━━━ AVAILABLE RECORDS

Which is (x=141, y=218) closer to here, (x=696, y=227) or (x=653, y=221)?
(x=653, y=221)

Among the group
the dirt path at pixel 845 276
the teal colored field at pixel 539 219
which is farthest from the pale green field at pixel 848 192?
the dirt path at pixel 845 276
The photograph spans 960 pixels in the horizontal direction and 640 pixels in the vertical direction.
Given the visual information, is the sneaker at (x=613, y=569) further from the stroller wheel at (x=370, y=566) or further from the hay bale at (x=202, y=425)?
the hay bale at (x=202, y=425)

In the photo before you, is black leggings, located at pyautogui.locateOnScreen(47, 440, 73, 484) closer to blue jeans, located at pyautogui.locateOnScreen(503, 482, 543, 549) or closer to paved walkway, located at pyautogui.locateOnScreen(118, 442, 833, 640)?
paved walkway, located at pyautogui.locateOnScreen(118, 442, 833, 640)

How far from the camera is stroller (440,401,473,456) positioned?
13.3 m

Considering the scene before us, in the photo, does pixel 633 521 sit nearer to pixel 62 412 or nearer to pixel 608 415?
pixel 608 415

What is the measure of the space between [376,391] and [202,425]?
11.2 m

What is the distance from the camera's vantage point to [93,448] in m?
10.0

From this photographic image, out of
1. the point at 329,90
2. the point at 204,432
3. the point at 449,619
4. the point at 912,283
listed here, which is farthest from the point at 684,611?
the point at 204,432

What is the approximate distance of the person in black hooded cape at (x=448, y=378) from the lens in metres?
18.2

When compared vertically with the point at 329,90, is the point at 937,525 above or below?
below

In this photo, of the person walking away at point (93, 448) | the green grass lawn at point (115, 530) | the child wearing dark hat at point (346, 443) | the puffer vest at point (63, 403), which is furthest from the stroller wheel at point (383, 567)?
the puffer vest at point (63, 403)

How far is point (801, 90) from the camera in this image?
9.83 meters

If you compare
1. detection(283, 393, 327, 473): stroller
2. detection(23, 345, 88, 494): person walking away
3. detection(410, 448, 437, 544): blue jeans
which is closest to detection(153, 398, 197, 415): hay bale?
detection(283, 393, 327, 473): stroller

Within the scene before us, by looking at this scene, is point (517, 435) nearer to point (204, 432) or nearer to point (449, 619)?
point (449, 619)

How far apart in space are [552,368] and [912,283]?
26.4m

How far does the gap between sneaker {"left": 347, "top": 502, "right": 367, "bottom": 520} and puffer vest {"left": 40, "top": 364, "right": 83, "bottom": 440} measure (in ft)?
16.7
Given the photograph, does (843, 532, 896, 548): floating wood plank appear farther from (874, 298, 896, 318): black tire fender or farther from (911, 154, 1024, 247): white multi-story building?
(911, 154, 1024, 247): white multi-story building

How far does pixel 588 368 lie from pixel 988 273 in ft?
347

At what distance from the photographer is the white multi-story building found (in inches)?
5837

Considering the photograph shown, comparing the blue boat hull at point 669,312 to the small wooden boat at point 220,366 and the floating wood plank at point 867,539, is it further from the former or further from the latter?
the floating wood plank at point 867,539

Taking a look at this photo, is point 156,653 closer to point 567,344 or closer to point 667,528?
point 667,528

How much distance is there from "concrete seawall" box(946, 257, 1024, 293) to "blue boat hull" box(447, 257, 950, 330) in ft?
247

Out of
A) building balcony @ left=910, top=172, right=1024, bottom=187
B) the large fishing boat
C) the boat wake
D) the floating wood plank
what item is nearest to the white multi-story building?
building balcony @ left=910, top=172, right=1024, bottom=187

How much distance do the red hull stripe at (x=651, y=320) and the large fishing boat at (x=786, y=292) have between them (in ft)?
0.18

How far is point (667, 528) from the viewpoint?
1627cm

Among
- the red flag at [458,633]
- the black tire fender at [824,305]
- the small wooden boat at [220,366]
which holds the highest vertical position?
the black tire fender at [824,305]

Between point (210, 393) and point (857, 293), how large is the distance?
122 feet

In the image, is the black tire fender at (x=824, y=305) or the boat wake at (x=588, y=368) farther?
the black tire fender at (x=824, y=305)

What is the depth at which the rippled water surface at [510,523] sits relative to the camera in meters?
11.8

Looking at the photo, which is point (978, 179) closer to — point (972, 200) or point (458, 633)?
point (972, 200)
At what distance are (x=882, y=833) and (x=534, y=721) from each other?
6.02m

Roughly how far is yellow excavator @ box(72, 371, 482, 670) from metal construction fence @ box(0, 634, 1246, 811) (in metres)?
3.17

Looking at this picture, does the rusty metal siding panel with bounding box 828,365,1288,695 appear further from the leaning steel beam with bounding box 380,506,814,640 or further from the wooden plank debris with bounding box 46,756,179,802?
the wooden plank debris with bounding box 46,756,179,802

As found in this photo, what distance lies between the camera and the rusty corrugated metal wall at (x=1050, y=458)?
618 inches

━━━━━━

(TO BE DONE) Copy out the material word for word and line for line.

(PROBLEM SOLUTION)
Which is (x=141, y=218) closer to here, (x=696, y=227) or (x=653, y=221)?
(x=653, y=221)

Among the group
the dirt path at pixel 845 276
the teal colored field at pixel 539 219
which is farthest from the pale green field at pixel 848 192?
the dirt path at pixel 845 276
The photograph spans 960 pixels in the horizontal direction and 640 pixels in the vertical direction.
Given the visual information, is the sneaker at (x=613, y=569) further from the stroller wheel at (x=370, y=566) or further from the hay bale at (x=202, y=425)?
the hay bale at (x=202, y=425)

In the photo before you, is black leggings, located at pyautogui.locateOnScreen(47, 440, 73, 484) closer to blue jeans, located at pyautogui.locateOnScreen(503, 482, 543, 549) or closer to paved walkway, located at pyautogui.locateOnScreen(118, 442, 833, 640)?
paved walkway, located at pyautogui.locateOnScreen(118, 442, 833, 640)

How far from the camera is stroller (440,401,473,456) positioned?
13.3 m

Considering the scene before us, in the photo, does pixel 633 521 sit nearer to pixel 62 412 or nearer to pixel 608 415?
pixel 608 415

What is the measure of the space between [376,391] and [202,425]?
11.2 m

What is the distance from the camera's vantage point to [93,448] in m?
10.0

From this photographic image, out of
1. the point at 329,90
2. the point at 204,432
3. the point at 449,619
4. the point at 912,283
listed here, which is farthest from the point at 684,611?
the point at 204,432

What is the approximate distance of the person in black hooded cape at (x=448, y=378) from the lens in metres?
18.2

When compared vertically with the point at 329,90, is the point at 937,525 above or below?
below

In this photo, of the person walking away at point (93, 448) | the green grass lawn at point (115, 530) | the child wearing dark hat at point (346, 443) | the puffer vest at point (63, 403), which is furthest from the stroller wheel at point (383, 567)?
the puffer vest at point (63, 403)

How far is point (801, 90) from the camera in this image?
9.83 meters

If you compare
1. detection(283, 393, 327, 473): stroller
2. detection(23, 345, 88, 494): person walking away
3. detection(410, 448, 437, 544): blue jeans
which is closest to detection(153, 398, 197, 415): hay bale?
detection(283, 393, 327, 473): stroller

Within the scene before us, by looking at this scene, is point (517, 435) nearer to point (204, 432) or nearer to point (449, 619)?
point (449, 619)

How far apart in space are [552,368] and [912,283]?
26.4m

How far does the gap between sneaker {"left": 347, "top": 502, "right": 367, "bottom": 520} and puffer vest {"left": 40, "top": 364, "right": 83, "bottom": 440} measure (in ft)?
16.7
Given the photograph, does (843, 532, 896, 548): floating wood plank appear farther from (874, 298, 896, 318): black tire fender or farther from (911, 154, 1024, 247): white multi-story building?
(911, 154, 1024, 247): white multi-story building

How far does pixel 588 368 lie from pixel 988 273 in ft?
347

At what distance from the photographer is the white multi-story building found (in inches)?
5837

Considering the photograph shown, comparing the blue boat hull at point 669,312 to the small wooden boat at point 220,366 and the floating wood plank at point 867,539, is it further from the former or further from the latter?
the floating wood plank at point 867,539

Taking a look at this photo, is point 156,653 closer to point 567,344 or closer to point 667,528?
point 667,528

How much distance is there from "concrete seawall" box(946, 257, 1024, 293) to "blue boat hull" box(447, 257, 950, 330) in ft?
247

Out of
A) building balcony @ left=910, top=172, right=1024, bottom=187
B) the large fishing boat
C) the boat wake
D) the floating wood plank
what item is nearest to the white multi-story building?
building balcony @ left=910, top=172, right=1024, bottom=187

How much distance do the red hull stripe at (x=651, y=320) and the large fishing boat at (x=786, y=292) have between them (in ft)?
0.18

How far is point (667, 528) from the viewpoint?
1627cm

Among
- the red flag at [458,633]
- the black tire fender at [824,305]
- the small wooden boat at [220,366]
which holds the highest vertical position?
the black tire fender at [824,305]

Between point (210, 393) and point (857, 293), how large is the distance?
122 feet

In the image, is the black tire fender at (x=824, y=305) or the boat wake at (x=588, y=368) farther?
the black tire fender at (x=824, y=305)

What is the depth at which the rippled water surface at [510,523] sits relative to the camera in meters?
11.8

Looking at the photo, which is point (978, 179) closer to — point (972, 200) or point (458, 633)?
point (972, 200)
At what distance are (x=882, y=833) and (x=534, y=721) from each other?
6.02m

Roughly how far is yellow excavator @ box(72, 371, 482, 670) from metal construction fence @ box(0, 634, 1246, 811) (in metres)?
3.17

Looking at this picture, does the rusty metal siding panel with bounding box 828,365,1288,695 appear further from the leaning steel beam with bounding box 380,506,814,640 or further from the wooden plank debris with bounding box 46,756,179,802?
the wooden plank debris with bounding box 46,756,179,802

As found in this photo, what distance lies between the camera and the rusty corrugated metal wall at (x=1050, y=458)?
618 inches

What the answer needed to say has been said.